The Baltic Exchange site was used for the 180-metre Swiss Re Insurance headquarters at 30 St Mary Axe. This is Foster's second-tallest building in London after the 200-metre HSBC tower at Canary Wharf. Foster & Partners have also put their name to mid-rise office developments at One London Wall, 100 Wood Street, and 50 Finsbury Square. They designed City Hall - the Mayor of London's new offices - along with a further office development directly adjacent to Tower Bridge. They co-designed the London Millennium Bridge with engineer Chris Wise and the eminent sculptor Sir Anthony Caro, and are currently working on the Wembley Stadium redevelopment in collaboration with HOK Sport.
The Reichstag, Berlin
Foster's work has by no means been confined to the British Isles. Perhaps the most prestigious commission completed to date was the rebuilding of the Reichstag - the German parliament building in Berlin. This was part conservation project, part new build, and an inherently emotive and sensitive challenge.

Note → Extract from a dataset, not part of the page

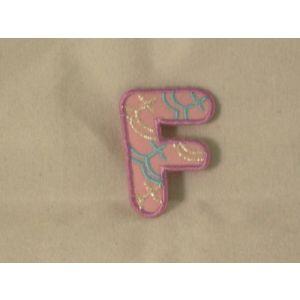 Flockletters kind roze letter F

The original building dates from 1884. It had been ravaged by fire and by war, and remained forlorn and neglected until the decision was made to relocate the German parliament from Bonn to Berlin during the 1990s. Foster rose to the challenge in style, successfully preserving the original exterior, the 19th Century frescoes and the Soviet-era paintings, while creating an entirely new interior suitable for housing the parliament of a nation far into the 21st Century.
True to Foster's ongoing dedication to 'green' architecture, the finished building is entirely energy self-sufficient, burning only renewable fuels such as rapeseed oil to provide both heating and electricity, and storing excess heat deep below ground in summer, ready for use in winter. The new parliament is crowned with an enormous glass dome, which simultaneously makes historical reference to the building's original 76-metre dome, and acts as an evocative symbol of democracy. The dome is accessible to the public, and the German people are welcome to enter and to gaze out across their city or down from the helical access ramps into the main chamber, to watch their parliament in session. This is the embodiment of symbolic transparency, accessibility and democracy - identical principles to those underlying Foster & Partners' work at City Hall in London.
The Present Day
Today Foster & Partners are one of the very largest architectural practices in the world, employing roughly 500 people. They maintain offices in Hong Kong and Berlin, along with their headquarters on the South Bank of the Thames next to Battersea Park - the studio itself being a Foster creation. The firm's output is phenomenal and shows no sign of abating.
As quickly as the buildings roll out, the honours and awards roll in. Foster was knighted in 1990, and in 1993 was awarded the prestigious Royal Gold Medal by the Royal Institute of British Architects. In 1998 his American Air Museum building at Duxford, UK, was awarded the Stirling Prize, while in 1999 he became both a Pritzker Laureate and a Life Peer, assuming the title of Lord Foster of Thames Bank.
Of course, in a practice with such a prolific turnover of projects, it would be unrealistic to expect one man to design each and every building the firm creates. Despite his talents, Norman Foster is no exception, and these days is content to oversee the work of his team and his senior partners5.
Foster ceaselessly travels the world, frequently in aircraft piloted by himself, casting a watchful eye over the numerous projects which the practice has on the go at any one time. His influences, his ambition to reduce energy consumption, and his determination to utilise cutting-edge technology in order to create the finest buildings possible, continue to inform every piece of work the practice completes.